I thought nothing of this until I perused from the United Kingdom, detailing pervasive gender differences in rates of doctor misbehavior. The researchers collected many different past studies looking at different aspects of misbehavior or disciplinary action. Overall, male doctors were more likely to be disciplined by regulatory bodies; more likely to have “malpractice experience” (presumably, an accusation of malpractice, whether he turned out to be liable or not), more likely to be accused of a crime; and more likely to have their cases or complaints escalated to a regulatory body. Overall, they were 2.5 times more likely to get in trouble, and this hasn’t gotten any better even as women have become a larger and larger presence in medicine. It seems the boys truly just demonstrate —or are perceived to demonstrate — more bad behavior than the girls.

The study authors point out that women doctors generally work fewer total hours over a year than their male counterparts. This is rooted in reasons ranging from child rearing to specialty choice. Of course, the more time you spend in the office, the more chances you have to anger or dissatisfy a patient. Stress from these increased work hours (or more dire job responsibilities in fields over-represented by men like cardiothoracic surgery) could be factors in doctor misbehavior. Psychologists often comment on the link between testosterone and aggression in males, and this may be related to this phenomenon as well.

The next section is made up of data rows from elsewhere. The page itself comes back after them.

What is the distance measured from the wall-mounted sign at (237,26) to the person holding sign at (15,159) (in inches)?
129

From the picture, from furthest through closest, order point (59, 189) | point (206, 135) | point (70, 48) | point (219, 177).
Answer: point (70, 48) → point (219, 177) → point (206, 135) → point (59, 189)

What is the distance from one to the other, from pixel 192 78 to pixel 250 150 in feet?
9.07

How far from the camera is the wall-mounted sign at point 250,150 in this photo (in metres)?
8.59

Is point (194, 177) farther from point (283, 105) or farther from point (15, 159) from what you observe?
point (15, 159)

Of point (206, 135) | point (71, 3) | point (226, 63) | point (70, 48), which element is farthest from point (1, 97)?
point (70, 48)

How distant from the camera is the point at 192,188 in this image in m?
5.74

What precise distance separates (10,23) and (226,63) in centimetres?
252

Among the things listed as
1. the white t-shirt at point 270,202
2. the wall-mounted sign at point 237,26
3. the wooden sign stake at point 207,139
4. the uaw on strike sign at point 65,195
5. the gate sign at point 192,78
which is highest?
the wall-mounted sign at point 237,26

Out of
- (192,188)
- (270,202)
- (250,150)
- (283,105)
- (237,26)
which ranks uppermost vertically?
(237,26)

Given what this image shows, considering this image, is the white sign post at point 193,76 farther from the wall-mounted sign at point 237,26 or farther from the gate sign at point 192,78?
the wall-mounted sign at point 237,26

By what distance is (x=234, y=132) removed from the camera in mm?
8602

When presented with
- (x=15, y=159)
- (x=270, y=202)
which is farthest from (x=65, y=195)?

Disciplinary problems can result in increased costs for hospitals, from filling vacated jobs during suspensions to fighting expensive lawsuits. But even if a hospital hired all women, it would be no guarantee of a trouble-free environment. The current trend toward empathy and patient satisfaction, and training efforts is an important step towards preventing unhealthy dynamics in physician-patient or doctor-hospital relationships. To some degree, women are socialized to be agreeable and empathic, which makes it less likely that they will be sued or complained about. Men, on the other hand, are socialized to be aggressive risk-takers.

As a result, male doctors should be offered patient interaction and staff interaction training to reduce their legal risks while practicing. Doctor recruitment efforts should focus on candidates who have demonstrated their ability to be successful in stressful situations, and who do not have criminal records that raise concern for future misbehavior that could endanger the hospital. Ultimately, a hospital stands to gain much from a talented pool of doctors — male and female — that also stay out of trouble.